The sum of the exponentially distributed random variables, \(N\bar{t}_t\), does in fact follow an Erlang distribution [25], and so:
$$\begin{aligned} P(\bar{t}_t) \sim \frac{1}{\tau ^N}\frac{(N\bar{t}_t)^{N-1}}{(N-1)!}\exp (-N\bar{t}_t/\tau )N. \end{aligned}$$
(8)
Note that since \({{\,\mathrm{\text {E}}\,}}[\bar{t}_t]={{\,\mathrm{\text {E}}\,}}[t_t]=\tau \), our estimator \(\bar{t}_t\) is unbiased. Furthermore, \({{\,\mathrm{\text {Var}}\,}}[\bar{t}_t]={{\,\mathrm{\text {Var}}\,}}[t_t]/N=\tau ^2/N\) in accordance with the Central Limit Theorem. It can be shown that (8) implies that
$$\begin{aligned} {{\,\mathrm{\text {Var}}\,}}[\ln \bar{t}_t] = \Psi ^{(1)}(N), \end{aligned}$$
(9)
where \(\Psi ^{(1)}(N)\) is the first derivative of the digamma function [26]. We can make the interesting observation that \({{\,\mathrm{\text {Var}}\,}}[\ln \bar{t}_t]\) does not depend on \(\tau \), only on N. Next, we make use of the approximation [26]

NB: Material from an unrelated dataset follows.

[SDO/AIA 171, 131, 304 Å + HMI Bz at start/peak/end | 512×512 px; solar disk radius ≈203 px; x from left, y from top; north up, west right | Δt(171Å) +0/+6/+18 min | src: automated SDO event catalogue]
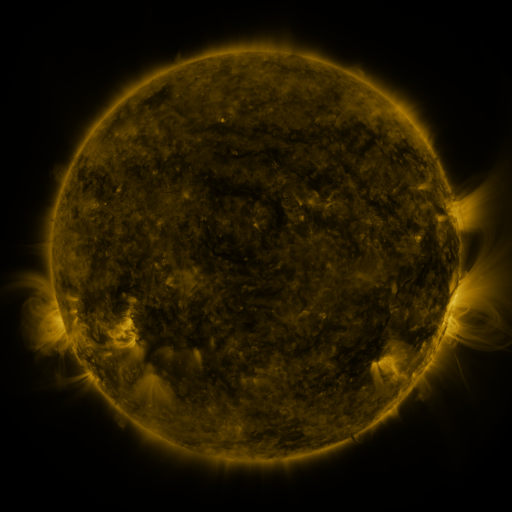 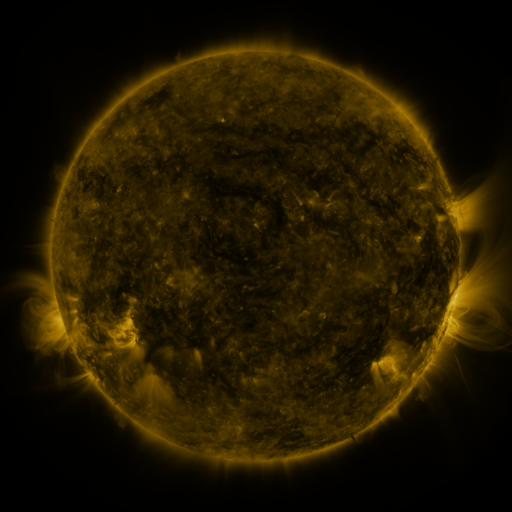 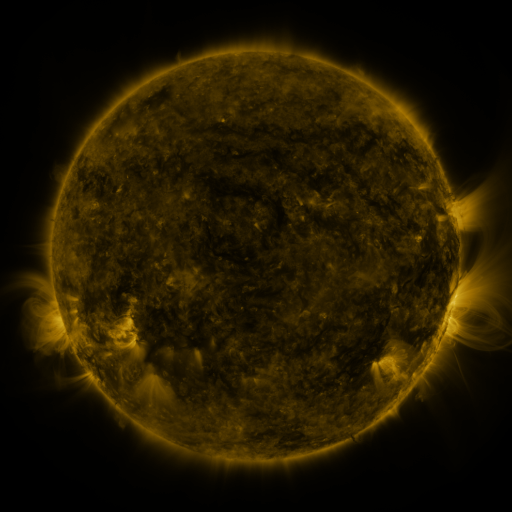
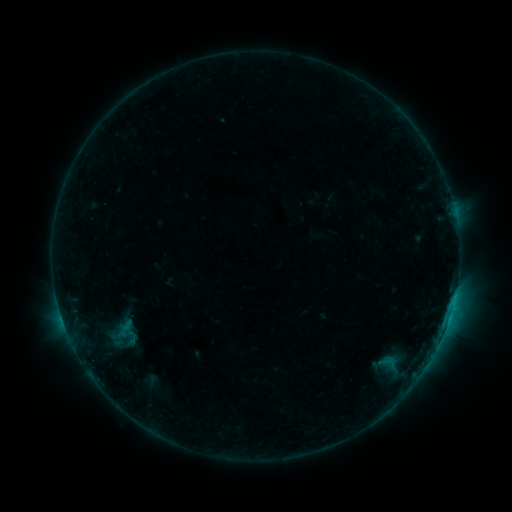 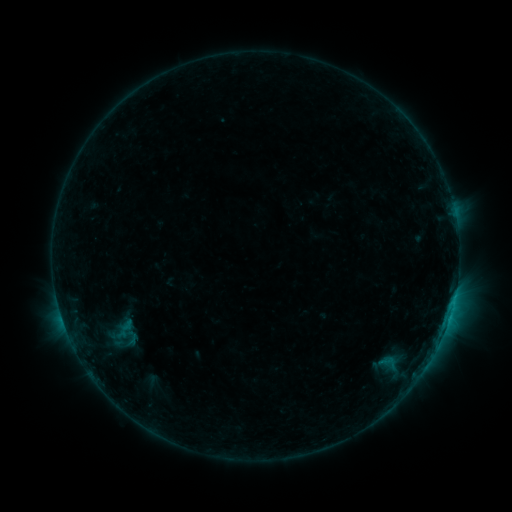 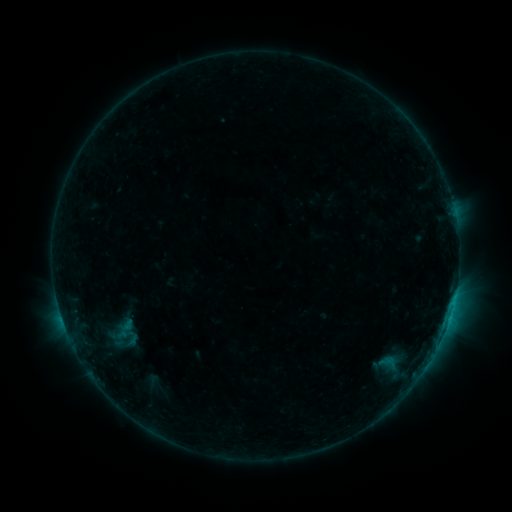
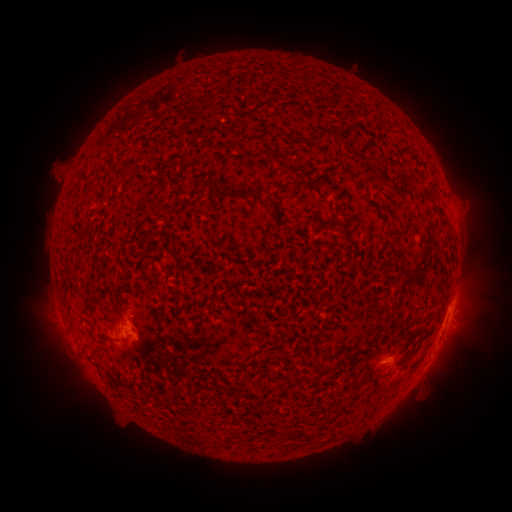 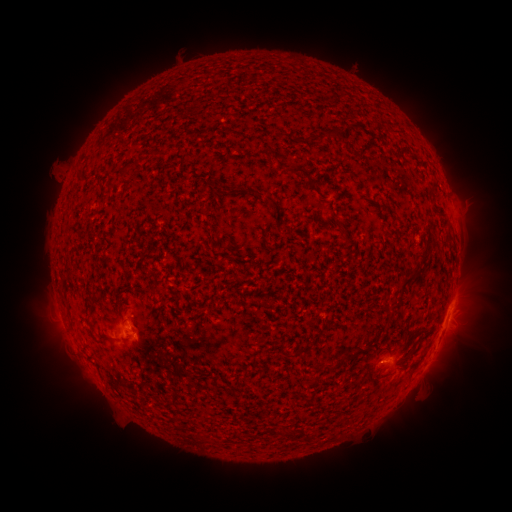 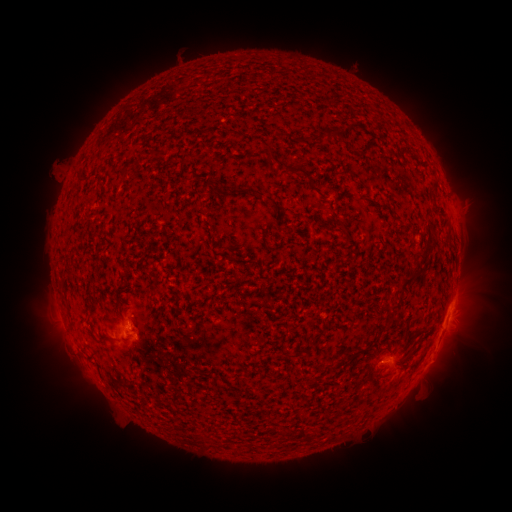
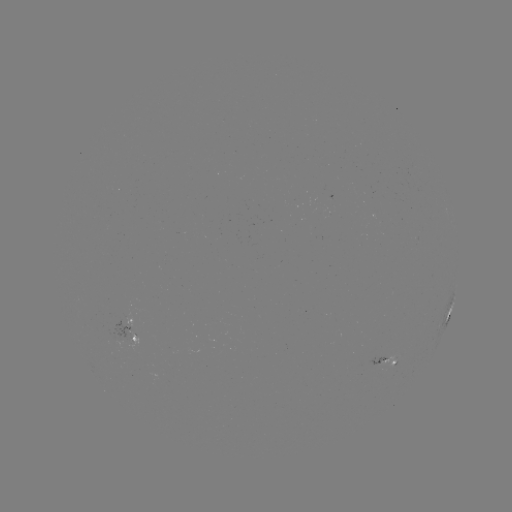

$$\begin{aligned} \Psi ^{(1)}(N) \sim 1/N \end{aligned}$$
(10)
and, upon substitution in (7), write that
$$\begin{aligned} \delta \Delta \Phi \sim \sqrt{\frac{\tau _a}{T}}\frac{\exp (\Delta \Phi y)}{y}, \end{aligned}$$
(11)
where, furthermore, we assumed a certain fixed commitment of resources, which can be expressed simply by \(T=N\tau \), and also made use of (6). We look for a \(\sigma =\sigma ^*\) or \(y=y^*\) that minimizes \(\delta \Delta \Phi \), for which we need to solve \({{\,\mathrm{\text {d}}\,}}\delta \Delta \Phi /{{\,\mathrm{\text {d}}\,}}y=0\). This yields our main result:
$$\begin{aligned} y^*=\Delta \Phi ^{-1}. \end{aligned}$$
(12)
We can make the interesting observation that it is independent of \(\tau _a\) and T, which we comment on shortly. Rather, \(y^*\) depends only on \(\Delta \Phi \) (in a very simple way), the unknown that we wanted to determine in the first place, and, so, the result may seem irrelevant to practice for the first sight. However, one can simply start out with an initial guess value, \(\hat{\Delta \Phi }_0\), and iteratively update the estimate as \(\hat{\Delta \Phi }_{i}\) by performing a maximum likelihood estimation (MLE) [27] each time a new value of \(t_{t,i}\) is acquired. This way, for the acquisition of \(t_{t,i+1}\), one continues the experiment/simulation with an updated noise strength \(y_{i+1}^*=\hat{\Delta \Phi }^{-1}_i\), \(i=1,\dots ,N\), according to (12). The MLE of \(\Delta \Phi \) is based on the probability distribution (3) jointly with (6). This is an analogous procedure to the well-established nonstationary extreme value statistics when one or more parameters of the Generalised Extreme Value (GEV) distribution is a function of a covariate that could depend on time (see Chapter 6 of [27]). In our case \(\tau \) and \(\sigma \) correspond to the parameter of the GEV distribution and the covariate, respectively. We recall that as \(\sigma ^*\) does not depend on T, at any time into the experiment/run (for large enough N, though, such that (10) is a good approximation) our estimate of \(\Delta \Phi \) is done most efficiently, and, so, we can revise our commitment: either stopping the experiment/run early or extending it.